This case study details the failure of five threaded rods from a support system within a high-temperature furnace. The furnace operated at approximately 1250F, and the rod material was type 310 stainless steel. The objective of the evaluation was to determine the failure mechanism for the threaded rods.
The work scope for this analysis consisted of light microscopy, scanning electron microscopy (SEM), energy dispersive spectroscopy (EDS), and microstructure analysis (metallography). For specific details on these methods, please see the Handbook of Analytical Methods of Materials on our website or contact us for more information.
The fracture for each of the five threaded rods was macroscopically transverse and followed the roots of the threads. The microscopic fracture features consisted of small, irregularly-shaped dimples and facets. These fracture features were consistent with a preferential fracture along secondary phase microstructure constituents. The texture of the fracture surfaces suggested preferential fracture propagation at or near the material grain boundaries.
The metallographic examination showed a high density of voids throughout the load-bearing cross section of the rod. The voids occurred along the austenite grain boundaries and at secondary-phase islands in the microstructure. The microstructure of the rod material also contained massive carbides within the load bearing section of the rod. Massive carbides are consistent with high-temperature degradation of the rod material.

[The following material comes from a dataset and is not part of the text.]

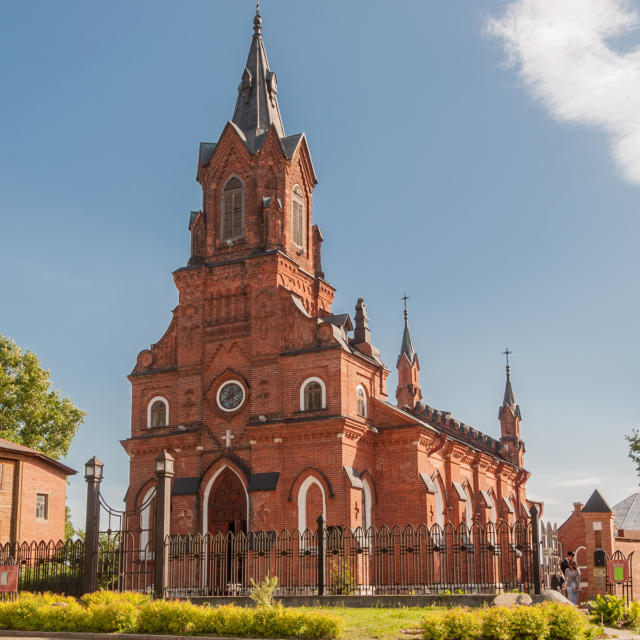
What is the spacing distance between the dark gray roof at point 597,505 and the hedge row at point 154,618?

The grain boundary voids and fracture morphology were characteristic of damage due to creep. Creep is a progressive failure mechanism that occurs due to a combination of an elevated temperature and a static tensile stress. The transverse orientation of the fractures indicated that the stresses causing these failures were due to tensile forces on the rods. Deformation in the threads of the mating nuts indicated that the rods may have been subjected to relatively high tensile forces.
In summary, the failure mechanism for the threaded rods was creep rupture. The creep fractures occurred due to a combination of an elevated-temperature environment and a sustained tensile force. The rod material had sustained high-temperature degradation resulting in the formation of massive carbides, which may also have contributed to the failures. No manufacturing anomalies were observed that would have contributed to the failures.